#### [QUESTIONS ON THE MATERIAL]
• 1. List every numerical figure given in the acne article below, each with what it measures.
• 2. Please carry the acne article below forward from its last sentence.

#### [SELECTED EXTRACT]
§ §

THE RISE OF SUPER ACNE; Skin bacteria now more resistant to antibiotics.
Byline: HANNAH STUBBS
IT is the scourge of teenagers everywhere - and the bad news is that acne is getting even better at ruining complexions.
Four in five acne patients carry bacteria that does not react to the three most common antibiotics used to fight the problem, research shows.
And the number is rising, with the super-strong strain spread from person to person by direct contact.
Doctors are warned to limit use of antibiotics in treating the condition.
Nina Goad of the British Association of Dermatologists said: "The growing resistance to antibiotics among skin patients is of concern.
Eighty per cent of teenagers experience acne and while for most it disappears with age, for some it continues well into adulthood. This is a problem that needs to be managed."
Antibiotics have been used to tackle acne for more than 40 years, targeting the propionibacterium which causes it.

§ §

#### [Saved entries]
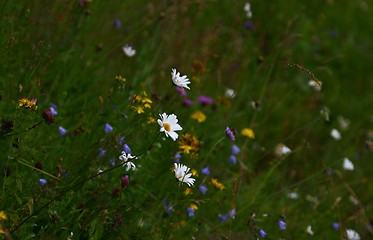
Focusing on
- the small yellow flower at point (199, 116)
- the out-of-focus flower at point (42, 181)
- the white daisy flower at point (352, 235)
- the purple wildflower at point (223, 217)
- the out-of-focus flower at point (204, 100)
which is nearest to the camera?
the out-of-focus flower at point (42, 181)

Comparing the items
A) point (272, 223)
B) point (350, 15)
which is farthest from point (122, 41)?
point (350, 15)

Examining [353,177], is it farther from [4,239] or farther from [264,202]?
[4,239]

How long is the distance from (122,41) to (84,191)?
1.66 metres

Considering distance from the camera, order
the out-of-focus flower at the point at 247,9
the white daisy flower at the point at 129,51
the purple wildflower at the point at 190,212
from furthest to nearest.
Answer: the out-of-focus flower at the point at 247,9, the white daisy flower at the point at 129,51, the purple wildflower at the point at 190,212

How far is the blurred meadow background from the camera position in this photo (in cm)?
226

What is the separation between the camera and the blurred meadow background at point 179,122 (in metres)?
2.26

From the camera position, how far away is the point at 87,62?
3.56 metres

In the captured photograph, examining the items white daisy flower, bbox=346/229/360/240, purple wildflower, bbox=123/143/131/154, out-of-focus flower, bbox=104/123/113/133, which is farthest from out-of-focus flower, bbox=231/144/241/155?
purple wildflower, bbox=123/143/131/154

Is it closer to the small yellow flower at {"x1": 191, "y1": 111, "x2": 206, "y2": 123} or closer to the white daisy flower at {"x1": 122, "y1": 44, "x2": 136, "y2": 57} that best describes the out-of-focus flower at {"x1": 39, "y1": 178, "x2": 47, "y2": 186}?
the small yellow flower at {"x1": 191, "y1": 111, "x2": 206, "y2": 123}

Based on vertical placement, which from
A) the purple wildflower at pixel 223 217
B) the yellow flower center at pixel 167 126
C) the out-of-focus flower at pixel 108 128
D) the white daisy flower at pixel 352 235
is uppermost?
the yellow flower center at pixel 167 126

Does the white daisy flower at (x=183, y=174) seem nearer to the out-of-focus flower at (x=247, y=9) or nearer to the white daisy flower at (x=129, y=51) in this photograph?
the white daisy flower at (x=129, y=51)

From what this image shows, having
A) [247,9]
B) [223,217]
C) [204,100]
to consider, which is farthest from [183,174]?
[247,9]

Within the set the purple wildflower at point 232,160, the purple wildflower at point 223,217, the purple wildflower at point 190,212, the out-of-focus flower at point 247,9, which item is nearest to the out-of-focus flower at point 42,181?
the purple wildflower at point 190,212

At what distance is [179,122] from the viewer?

§ §

#### [ANSWERS TO THE EXERCISE]
• 1.
- Four in five: acne patients who carry bacteria that does not react to the three most common antibiotics
- Three: the most common antibiotics used to fight acne
- Eighty per cent: teenagers who experience acne
- More than 40 years: how long antibiotics have been used to tackle acne

• 2.
Antibiotics commonly used for acne include erythromycin, clindamycin and tetracyclines. The study by dermatologists in Harrogate, North Yorks, showed 79.5% of skin patients carry bacteria resistant to one or both the first two.
There was a sharp peak in bacteria resistant to tetracyclines in 2011, though the reason is so far unclear.
Co-author Dr Alison Layton said: "These results highlight the need to use antibiotics judiciously when managing acne."
A separate study has found a rise in resistant bacteria that causes other skin conditions.
Researchers looking at staphylococcus aureus bacteria at King's College Hospital in London found 30% of samples taken from dermatology patients last year were resistant to erythromycin compared with 17% in 2007.